The choice of bonding agents can be a very tedious process. According to Combe there are five benefits of adhesion. The first benefit is to reduce the dependence on mechanical retention. The next benefit is to eliminate the amount of tooth preparation. The third benefit is to eliminate micro leakage. The fourth is to seal the dentinal tubules to eliminate post-operative sensitivity. Lastly, the tooth is reinforced (Combe et al, 1999). There are four types of bonding systems available based on the number of steps involved in the application according to Combe. Combe lists the bonding systems as, Type I which involves four steps. The tooth is conditioned, washed, primed, and then the adhesive is applied. Type II consists of a three step process. The tooth is conditioned, washed, and a combined primer-adhesive is applied. In Type III, a combined conditioner-primer is applied followed by the application of the adhesive. Type IV involves only one step in which the conditioner-primer-adhesive are all combined and applied at the same time (Combe et al., 1999).

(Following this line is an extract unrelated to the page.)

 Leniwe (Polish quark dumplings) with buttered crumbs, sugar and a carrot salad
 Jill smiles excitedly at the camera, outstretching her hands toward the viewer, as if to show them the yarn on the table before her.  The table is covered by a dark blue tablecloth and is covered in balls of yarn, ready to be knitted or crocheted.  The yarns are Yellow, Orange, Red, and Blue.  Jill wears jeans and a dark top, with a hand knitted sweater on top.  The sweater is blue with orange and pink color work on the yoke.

The university clinics use the single bond system by 3M ESPE, which is a type II bonding agent. After etching, two coats of single bond adhesive are applied to the enamel and dentin and dried gently for 2-5 seconds, according to the manufacturer's instructions. An area of controversy with bonding is the strength of the bond when carious dentin is left in the preparation. Nakajima et al. in 2000 found that Single Bond had a slightly lower bond strength over caries as compared to non-carious dentin. As expected, the adhesion when bonding to carious dentin is weakened because of the lack of sound tooth structure. However, the group also found that the bond strengths were the highest ever recorded, indicating a significant improvement in bonding formulations" (Nakajima et al., 2000). Another area of concern is the fact that caries causing bacteria are being left inside the restoration. Studies have shown that, "bonded and sealed composite restorations placed over frank cavitated lesions arrested the progress of these lesions over a period of ten years" (Mertz-Fairhurst, 1998). This is possible because the restoration is sealed due to the solid bonding of the adhesive to the remaining structurally sound preparation, thus depriving the cariogenic bacteria of substrate.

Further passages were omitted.